Can you take me through a typical day for you as CEO?
My day is typically about touching base with all of the people that are involved with the trust. It involves managing the office, talking to our marketing people and implementing strategic activities from the strategic plan.
Really it’s about maintaining momentum on a daily basis for the various activities that need to be done, making sure that deadlines are met and ensuring relationships with our network are built and maintained.
You have had leadership roles across a number of different sectors. What are the unique challenges involved with running a NFP?
In a not for profit, the challenge is always around funding and continually trying to work to get more funding so we can deliver more services to the community and to women. So that’s about writing grants, networking so that we can connect with philanthropists, running events that actually gain more awareness for the homelessness situation but that also help us with fundraising.
That’s probably the biggest challenge I’ve experienced since becoming involved in the not-for-profit sector.
I find though that in the not-for-profit sector, the thing that makes it wonderful and anything achievable is the amazing people that work in the sector. With the people on the ground that are helping to resolve the homelessness situation, I have been astounded by the level of their professionalism and their honest endeavours to collaborate with each other to resolve homelessness. I think it’s a profound thing in the not-for-profit sector and certainly in the homelessness area – how everybody works together collaboratively. I am proud to work beside them all.
And what do you like to do in your spare time when you have time away from work?
Well I have a husband, named Michael, and I like to spend time with him. But I also like to paint, get some exercise and spend time with my family and friends.

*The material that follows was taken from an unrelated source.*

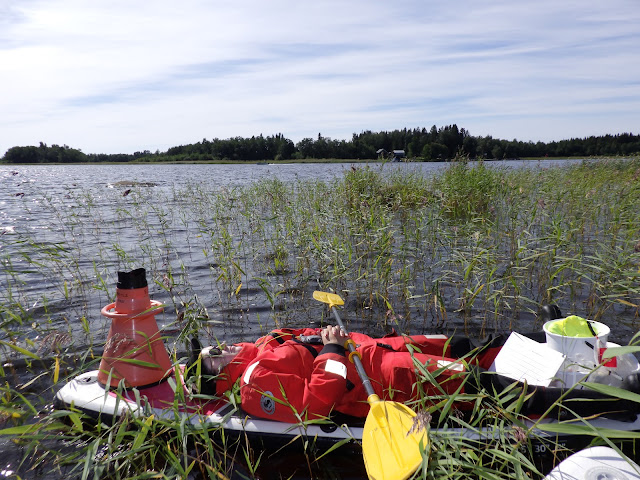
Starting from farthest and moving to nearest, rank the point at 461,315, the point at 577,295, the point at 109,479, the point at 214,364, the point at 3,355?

What have you been reading, watching or listening to recently that has captured your attention?
Well there’s so much going on at the moment in the news. I always like to stay abreast of issues here in Australia and globally. I’m always interested in watching the political situation across Australia and certainly the result of these bank inquiries are very interesting and telling for all of us in the community. But I’m interested in information and change at all levels, from environmental news, to politics, to what’s going on in our sector. It’s important to stay informed.